* _TUGAS YANG DIMINTA_:
1: Jawablah pertanyaan berikut berdasarkan teks tentang integritas birokrat.
(a) Integritas pribadi berhadapan dengan ujian untuk memilih antara dua sikap apa?
(b) Pemimpin di negara mana saja yang disebut mempraktikkan mundur dari jabatan?
(c) Dalam konteks Indonesia, integritas pribadi di ranah ini sering menjadi apa?
2: Lanjutkan teks tentang integritas birokrat dengan satu paragraf yang dimulai tepat sesudah kalimat terakhirnya.

* _DOKUMEN SUMBER_:
Faktanya, di tengah benturan dualitas kepentingan tersebut kita dapat menebak
mana kepentingan yang akan dipilih oleh mayoritas birokrat pada umumnya. Pada
derajat berikutnya integritas pribadi berhadapan dengan ujian apakah bersikap risk
taker atau risk avoider? Bagi sebagian orang, lari dari tanggung jawab
dianggap pengecut, khianat, bahkan dinilai berjiwa kerdil, sekalipun belum
tentu berarti demikian. Seseorang terkadang mesti mundur dari jabatan
sebagaimana dipraktekan pemimpin di Jepang, China, Korea dan Jerman justru
merupakan bentuk dari sikap bertanggungjawab karena tak suka berkolaborasi
dengan semua bentuk penyimpangan atas amanah rakyat. Dalam konteks Indonesia,
integritas pribadi dalam ranah ini seringkali menjadi barang murah yang
dipertaruhkan hanya karena ingin membela pimpinan dengan berani pasang badan
guna mempertanggungjawabkan apa yang sesungguhnya tak pernah dilakukannya.

* _BAHAN YANG DISEDIAKAN_:
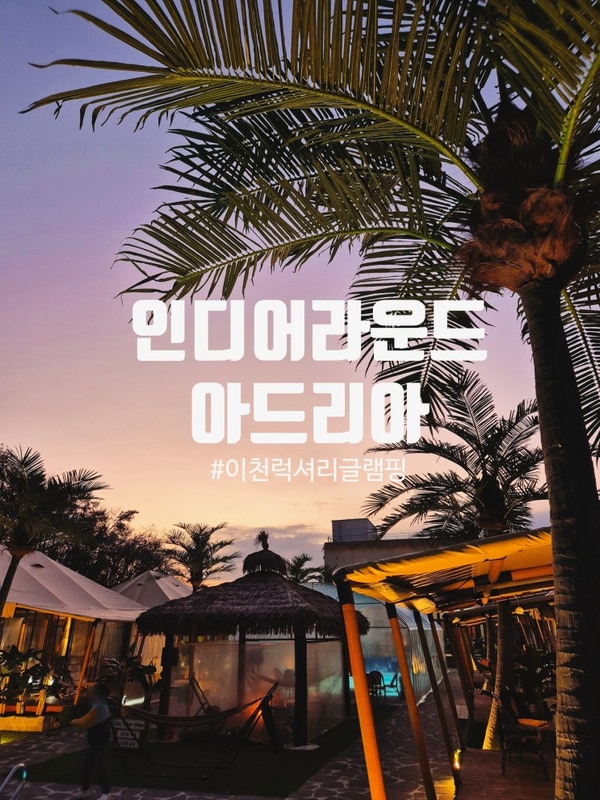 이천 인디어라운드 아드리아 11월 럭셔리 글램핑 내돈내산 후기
==
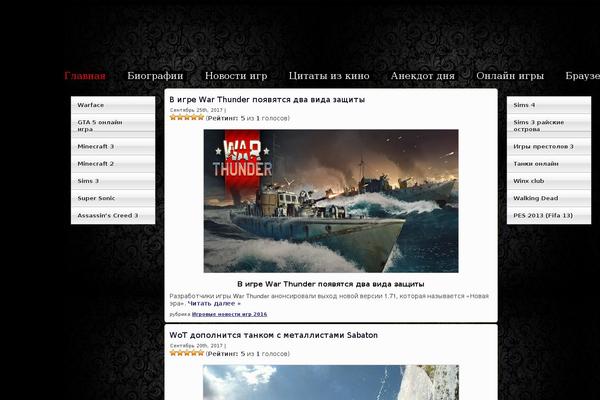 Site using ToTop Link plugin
---
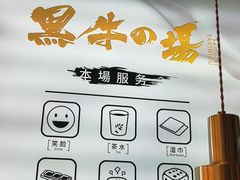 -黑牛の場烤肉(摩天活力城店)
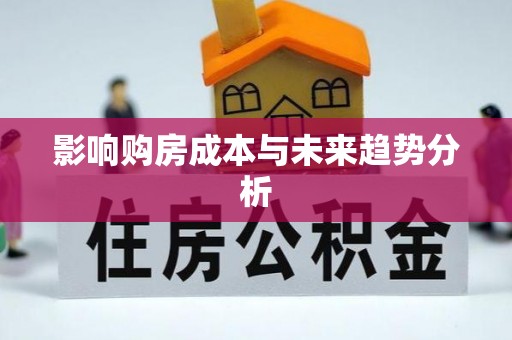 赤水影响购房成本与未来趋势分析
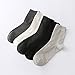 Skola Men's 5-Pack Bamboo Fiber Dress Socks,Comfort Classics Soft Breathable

* _JAWABAN SETIAP TUGAS_:
1:
(a) Bersikap risk taker atau risk avoider.
(b) Jepang, China, Korea, dan Jerman.
(c) Barang murah yang dipertaruhkan hanya karena ingin membela pimpinan dengan berani pasang badan untuk mempertanggungjawabkan apa yang sesungguhnya tak pernah dilakukannya.

2:
Keberanian mengambil resiko dalam banyak kasus tak memiliki landasan dan tujuan
yang jelas, kecuali kepentingan pragmatis semata. Tampak bahwa loyalitas,
dedikasi, disiplin, dan kerjasama yang merupakan bagian dari integritas pribadi
seringkali dipraktekan pada ruang dan waktu yang salah. Loyalitas menjadi ganda
dan menyempit sekaligus mendistorsi profesionalisme yang selama ini di tempa
habis-habisan di kaki bukit Manglayang. Komitmen pada organisasi jamak di
pelintir menjadi komitmen pada orang perorang. Dampak yang dapat dilihat adalah
kepedulian pada diri dan kelompoknya, bukan orang lain atau sesamanya. Indikasi
dari kepedulian diri dan kelompok menyuburkan korupsi sebagai akibat
penyalahgunaan wewenang (abuse of power).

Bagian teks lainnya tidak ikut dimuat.